Oliver, Lauren – Delirium (Amor 1)

_|Amor|-Trilogie:_

01 _“Delirium“_
02 „Pandemonium“ (noch ohne dt. Titel)
03 „Requiem“ (Februar 2013, noch ohne dt. Titel)

Die Liebe ist eine Krankheit, so hat es die Menschheit in einer schier unvorstellbaren Welt herausgefunden. Doch es gibt ein Heilmittel – einen Eingriff kurz nach dem 18. Geburtstag, der einen von der sog. Amor Deliria Nervosa befreit. Ein Eingriff, der einem jeglichen Liebeskummer erspart, der Menschen aber auch ihrer Gefühle beraubt.

Bereitgestellte Daten:
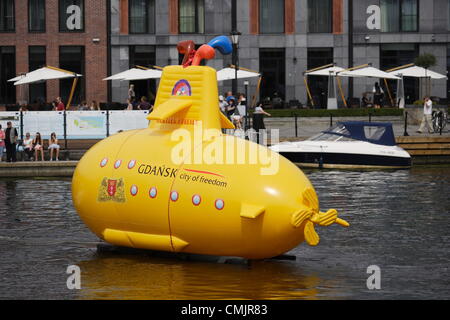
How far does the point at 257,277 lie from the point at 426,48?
155 feet

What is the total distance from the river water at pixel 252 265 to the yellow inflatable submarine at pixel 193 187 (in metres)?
0.52

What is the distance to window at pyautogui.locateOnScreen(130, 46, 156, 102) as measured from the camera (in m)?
61.5

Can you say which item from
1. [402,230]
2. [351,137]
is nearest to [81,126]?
[351,137]

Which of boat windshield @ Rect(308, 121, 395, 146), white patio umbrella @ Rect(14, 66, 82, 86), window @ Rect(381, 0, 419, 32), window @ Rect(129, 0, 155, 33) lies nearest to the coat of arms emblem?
boat windshield @ Rect(308, 121, 395, 146)

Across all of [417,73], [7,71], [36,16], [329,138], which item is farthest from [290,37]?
[329,138]

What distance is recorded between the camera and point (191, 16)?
62.7 meters

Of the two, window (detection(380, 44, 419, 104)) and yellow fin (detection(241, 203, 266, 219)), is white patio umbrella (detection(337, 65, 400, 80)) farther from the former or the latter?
yellow fin (detection(241, 203, 266, 219))

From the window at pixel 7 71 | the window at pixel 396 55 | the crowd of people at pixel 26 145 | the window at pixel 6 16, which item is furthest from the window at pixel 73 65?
the crowd of people at pixel 26 145

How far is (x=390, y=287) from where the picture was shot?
16.2m

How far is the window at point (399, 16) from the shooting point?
6288cm

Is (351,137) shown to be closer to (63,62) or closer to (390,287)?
(390,287)

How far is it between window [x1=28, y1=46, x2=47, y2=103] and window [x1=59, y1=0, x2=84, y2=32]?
6.11ft

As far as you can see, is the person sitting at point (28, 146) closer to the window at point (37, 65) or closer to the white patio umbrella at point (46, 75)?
the white patio umbrella at point (46, 75)

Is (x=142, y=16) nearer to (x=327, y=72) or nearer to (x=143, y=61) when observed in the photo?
(x=143, y=61)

Zu erledigen: Führe alle Bandtitel der Amor-Trilogie auf, die im Auszug über den Roman „Delirium“ genannt werden.

Ergebnis:
Delirium
Pandemonium
Requiem